# Why is spin number half integer, especially +1/2,-1/2 for electrons?

1. Jul 16, 2014

### Nick Jackson

Ok guys, I know this must be pretty basic for but I am new to this section of physics. Anyway, my question is a two-part one, I guess:
1) Why does the spin number get only half integer values in fermions and integer values in bosons, mesons, etc.?
2) How do we conclude that the spin number is taking the values +1/2 and -1/2 in electrons (I mean mathematically)?

2. Jul 16, 2014

### Avodyne

1) The spin-statistics theorem of relativistic quantum field theory states that particles with integer spin must be bosons, and that particles with half-odd-integer spin must be fermions.

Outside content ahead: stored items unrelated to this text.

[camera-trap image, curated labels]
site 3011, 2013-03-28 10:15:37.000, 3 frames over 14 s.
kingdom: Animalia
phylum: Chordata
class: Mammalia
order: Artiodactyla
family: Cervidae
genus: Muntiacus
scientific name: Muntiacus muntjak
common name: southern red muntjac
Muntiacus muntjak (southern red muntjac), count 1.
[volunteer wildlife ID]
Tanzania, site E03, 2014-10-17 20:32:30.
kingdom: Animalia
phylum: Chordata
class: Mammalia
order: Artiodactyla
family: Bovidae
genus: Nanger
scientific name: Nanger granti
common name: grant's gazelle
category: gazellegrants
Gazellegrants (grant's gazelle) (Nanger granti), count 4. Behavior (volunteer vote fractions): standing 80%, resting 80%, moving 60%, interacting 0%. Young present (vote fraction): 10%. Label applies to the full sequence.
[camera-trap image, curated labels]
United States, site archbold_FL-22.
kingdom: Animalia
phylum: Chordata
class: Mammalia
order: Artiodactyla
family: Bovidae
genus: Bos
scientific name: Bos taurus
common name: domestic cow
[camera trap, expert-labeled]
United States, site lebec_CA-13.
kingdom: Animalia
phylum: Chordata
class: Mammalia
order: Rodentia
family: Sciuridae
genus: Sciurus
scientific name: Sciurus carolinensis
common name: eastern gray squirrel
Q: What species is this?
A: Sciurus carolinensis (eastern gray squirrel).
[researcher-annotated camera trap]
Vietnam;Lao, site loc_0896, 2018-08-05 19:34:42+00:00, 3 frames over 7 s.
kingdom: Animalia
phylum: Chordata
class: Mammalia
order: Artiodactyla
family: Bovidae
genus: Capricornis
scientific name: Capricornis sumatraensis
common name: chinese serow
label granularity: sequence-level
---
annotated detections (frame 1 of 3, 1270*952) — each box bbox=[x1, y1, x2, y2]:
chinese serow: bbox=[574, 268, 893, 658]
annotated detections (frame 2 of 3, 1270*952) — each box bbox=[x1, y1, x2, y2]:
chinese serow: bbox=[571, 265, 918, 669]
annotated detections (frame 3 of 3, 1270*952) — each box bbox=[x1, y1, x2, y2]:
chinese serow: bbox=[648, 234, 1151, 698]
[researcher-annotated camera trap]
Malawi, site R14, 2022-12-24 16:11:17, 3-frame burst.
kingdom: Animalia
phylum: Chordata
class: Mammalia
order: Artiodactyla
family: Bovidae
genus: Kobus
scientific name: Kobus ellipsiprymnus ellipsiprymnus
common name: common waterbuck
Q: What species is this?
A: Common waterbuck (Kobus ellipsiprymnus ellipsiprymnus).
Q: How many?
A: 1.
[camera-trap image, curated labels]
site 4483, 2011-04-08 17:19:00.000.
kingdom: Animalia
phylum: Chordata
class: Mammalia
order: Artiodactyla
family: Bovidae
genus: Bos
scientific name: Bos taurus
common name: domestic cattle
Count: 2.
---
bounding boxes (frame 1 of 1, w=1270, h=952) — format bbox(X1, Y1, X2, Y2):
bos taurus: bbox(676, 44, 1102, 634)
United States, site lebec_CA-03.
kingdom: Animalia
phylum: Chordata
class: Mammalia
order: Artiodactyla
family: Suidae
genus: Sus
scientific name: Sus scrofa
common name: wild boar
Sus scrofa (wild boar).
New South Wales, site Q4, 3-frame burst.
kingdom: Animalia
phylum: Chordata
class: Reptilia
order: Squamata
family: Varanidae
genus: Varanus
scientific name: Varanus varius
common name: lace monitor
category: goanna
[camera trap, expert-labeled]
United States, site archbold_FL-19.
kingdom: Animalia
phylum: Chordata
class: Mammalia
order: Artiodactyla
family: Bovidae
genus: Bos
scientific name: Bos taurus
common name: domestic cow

2) For a particle with position operator $\vec x$ and momentum operator $\vec p$, we can define an orbital angular momentum operator $\vec L = \vec x \times \vec p$. From the canonical commutation relation $[x_i,p_j]=i\hbar\delta_{ij}$, we can derive the commutation relation $[L_i,L_j]=i\hbar\varepsilon_{ijk}L_k$. We then postulate that, in addition to orbital angular momentum, a particle may have spin angular momentum. This involves an additional operator $\vec S$ with commutation relations $[S_i,S_j]=i\hbar\varepsilon_{ijk}S_k$. It is then possible to prove mathematically that the eigenvalues of ${\vec S}{}^2$ are $s(s+1)\hbar^2$ where the allowed values of $s$ are $0,1/2,1,3/2,2,\ldots$. It is then an empirical fact that $s=1/2$ for electrons.

In relativistic quantum field theory, each type of particle arises as an excitation of a particular field. How the fields transform under the Lorentz group determines the spin of the corresponding particle.

Last edited: Jul 16, 2014